Bereits um die Mittagszeit gab der Vorsitzende Richter Manfred Götzl aus Zeitgründen zunächst die Umladung von Zschäpes Doppelgängerin Mandy Struck und zwei weiteren Zeugen bekannt, später auch die der Mutter des mutmaßlichen NSU-Terroristen Uwe Böhnhardt. Brigitte Böhnhardt soll nun am 19. November gehört werden. Der Vater seines mutmaßlichen Komplizen Uwe Mundlos hatte am Montag vor dem Thüringer NSU-Untersuchungsausschuß schwere Vorwürfe gegen die Sicherheitsbehörden erhoben. »Man hat gewußt, wo die sind, daß die in Chemnitz sind. Man hätte die in den ersten vier Wochen fassen können«, sagte Siegfried Mundlos mit Blick auf das 1998 untergetauchte NSU-Kerntrio.
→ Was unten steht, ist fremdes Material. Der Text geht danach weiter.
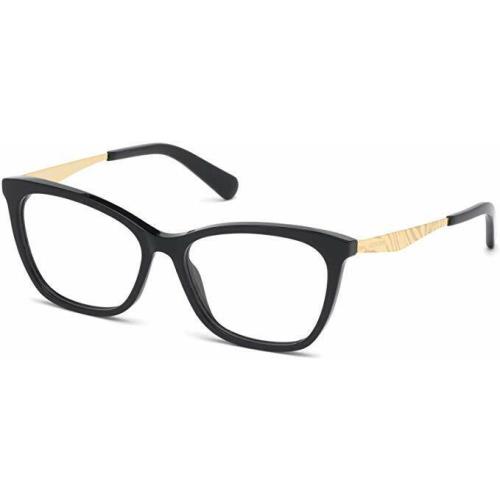 Roberto Cavalli RC 5095 Black 001 Plastic Cat Eyeglasses Frame 54-15-140 RC5095
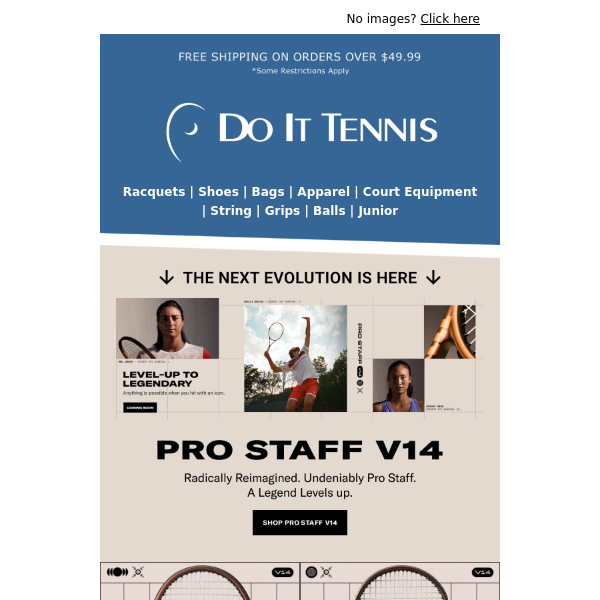 The Next Evolution is Here 🎾 Get your Pro Staff v14 Now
Die gerichtliche Aussage von Silvia S., deren Versicherungskarte von Zschäpe benutzt worden war, erschien am Dienstag mehreren Prozeßbeteiligten unplausibel. Die 33jährige gab an, Holger Gerlach durch ihren Ehemann seit 2005 zu kennen. Etwa 2006 hätten sie eines Abends zusammen getrunken. Nach Gesprächen »über belanglose Sachen« habe Gerlach nach einer Krankenkassenkarte gefragt und ihr 300 Euro angeboten. Über den Verwendungszweck habe sie nicht nachgedacht. »Ich habe das nicht hinterfragt«, beteuerte sie auf Nachfrage von Götzl. »Ich habe in dem Moment auch nur das Geld gesehen, ich bin ’ne arme Friseurin.« Die Karte habe sie nach einer Woche sperren lassen. Für Politik interessiere sie sich nicht. »Das muß vor meiner Zeit gewesen sein«, erklärte sie auf die Frage, ob ihr Mann in der Skinheadszene gewesen sei.

Die Vernehmung von Silvia S. wurde mehrmals unterbrochen. Nebenklageanwalt Alexander Hoffmann schlug vor, den mitangereisten Ehemann der Zeugin noch am selben Tag zu vernehmen. Rechtsanwältin Gül Pinar beantragte dies förmlich, da sonst »ein endgültiger Beweismittelverlust« drohe. Das Ehepaar könne sich in der Zwischenzeit absprechen.